Wednesday, March 18, 2009

Savannah Grey by Jim Jordan

I hope you are all reading our selection for this month. Please join us for Mr. Jordan's discussion of his book next Thursday, March 26, at 5:30 in the Children's Program Room.

Our February discussion of Tombee: Portrait of a Cotton Planter, lead by Librarian Grace Cordial was a lively one attended by 28 people. Grace gave us a lot of background on Beaufort and St. Helena Island in the period just before the Civil War. She even brought along an original map of the town that the Federal government planned, but never built, on St. Helena. I think most of us decided that we would love the opportunity to talk to Tom B. Chaplin about his life as a plantation owner, but we would not want him for a friend. He borrowed too much from those around him, and whined a lot!

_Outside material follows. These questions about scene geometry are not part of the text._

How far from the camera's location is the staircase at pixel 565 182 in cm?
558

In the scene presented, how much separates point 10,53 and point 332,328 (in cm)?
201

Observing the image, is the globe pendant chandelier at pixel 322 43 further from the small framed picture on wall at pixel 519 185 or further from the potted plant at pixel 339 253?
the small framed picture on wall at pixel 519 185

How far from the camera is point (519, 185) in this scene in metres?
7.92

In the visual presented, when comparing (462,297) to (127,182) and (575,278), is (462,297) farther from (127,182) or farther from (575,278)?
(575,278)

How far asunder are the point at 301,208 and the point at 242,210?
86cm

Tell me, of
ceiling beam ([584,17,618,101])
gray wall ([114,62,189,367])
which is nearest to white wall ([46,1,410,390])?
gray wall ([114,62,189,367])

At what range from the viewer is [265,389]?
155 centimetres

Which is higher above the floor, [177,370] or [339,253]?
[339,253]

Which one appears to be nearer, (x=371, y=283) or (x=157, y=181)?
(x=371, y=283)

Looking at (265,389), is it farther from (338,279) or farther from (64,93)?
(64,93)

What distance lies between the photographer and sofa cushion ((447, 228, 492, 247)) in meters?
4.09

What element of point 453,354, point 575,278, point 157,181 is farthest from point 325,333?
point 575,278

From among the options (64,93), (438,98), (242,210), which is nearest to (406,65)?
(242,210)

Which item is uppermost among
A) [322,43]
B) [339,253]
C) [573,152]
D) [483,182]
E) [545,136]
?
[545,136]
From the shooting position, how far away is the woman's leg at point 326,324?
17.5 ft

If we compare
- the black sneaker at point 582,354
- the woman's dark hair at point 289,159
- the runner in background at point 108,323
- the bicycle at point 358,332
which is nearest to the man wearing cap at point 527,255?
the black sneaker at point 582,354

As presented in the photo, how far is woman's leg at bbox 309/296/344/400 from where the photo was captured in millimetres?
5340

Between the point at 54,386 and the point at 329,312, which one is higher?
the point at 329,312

I have discovered that I did not comment on Stuart's presentation of Suite Francaise in January. We were treated to a discussion of the Nazi occupation of France from the point of view of of a citizen of Britain. (Stuart is a Scotsman.) It was a unique perspective for most of us. Stuart had really done his homework on the period and on Irene Nemirovsky! We were all amazed that her orphaned children proteacted the manuscript of her work for so many years through so many relocations. We were glad that this fictionalized first-person account of life in a French village was preserved for us.